• _Written exercise_
Rewrite the listing below with "options" changed to "choices" throughout and everything else unchanged. Leave the pictures out of your version.

Spatial questions based on scenes:
-----

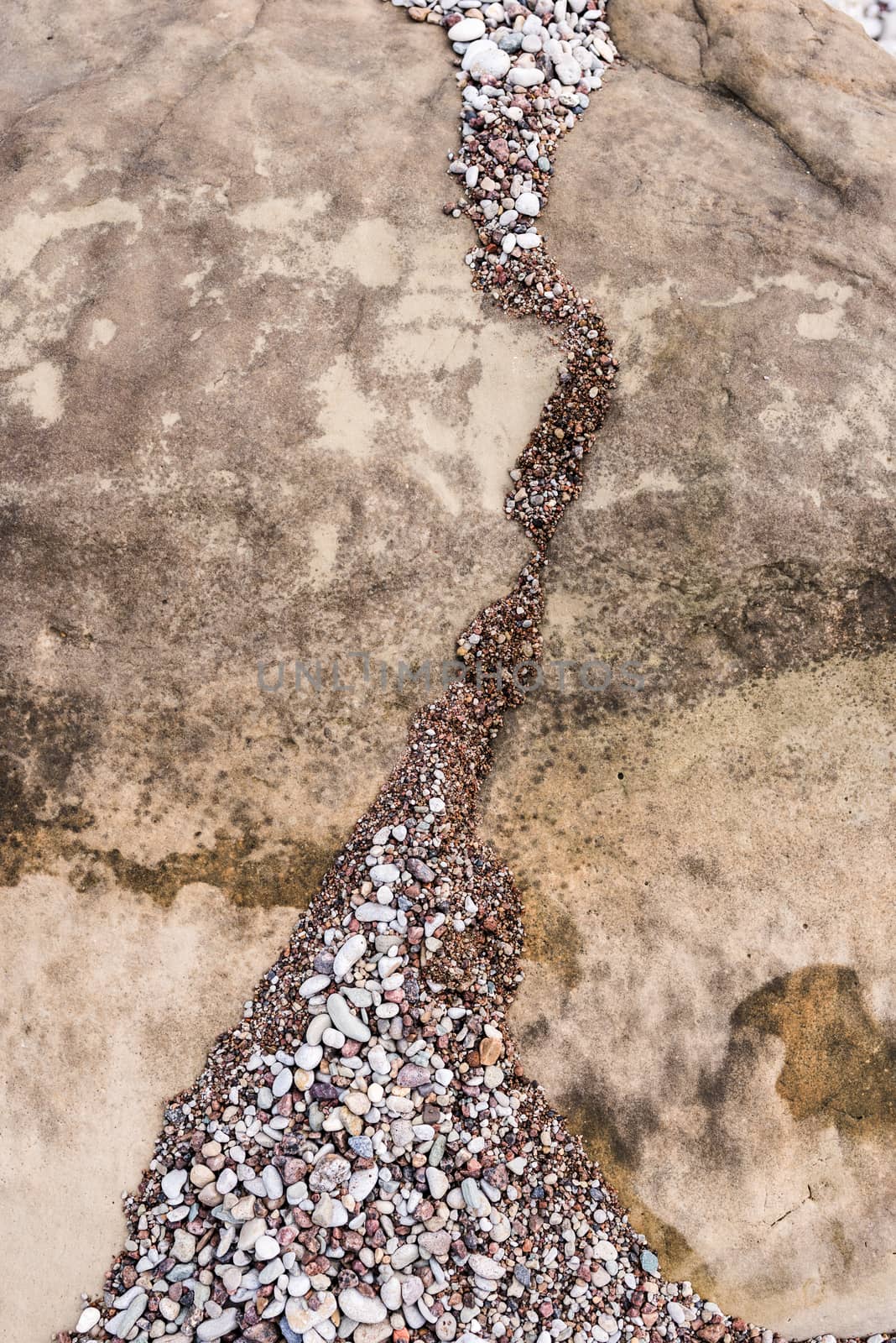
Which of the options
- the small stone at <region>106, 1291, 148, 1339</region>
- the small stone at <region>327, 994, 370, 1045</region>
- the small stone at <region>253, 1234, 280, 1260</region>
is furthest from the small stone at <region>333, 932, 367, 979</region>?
the small stone at <region>106, 1291, 148, 1339</region>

-----

• _In response_
Which of the choices
- the small stone at <region>106, 1291, 148, 1339</region>
- the small stone at <region>327, 994, 370, 1045</region>
- the small stone at <region>253, 1234, 280, 1260</region>
is furthest from the small stone at <region>333, 932, 367, 979</region>?
the small stone at <region>106, 1291, 148, 1339</region>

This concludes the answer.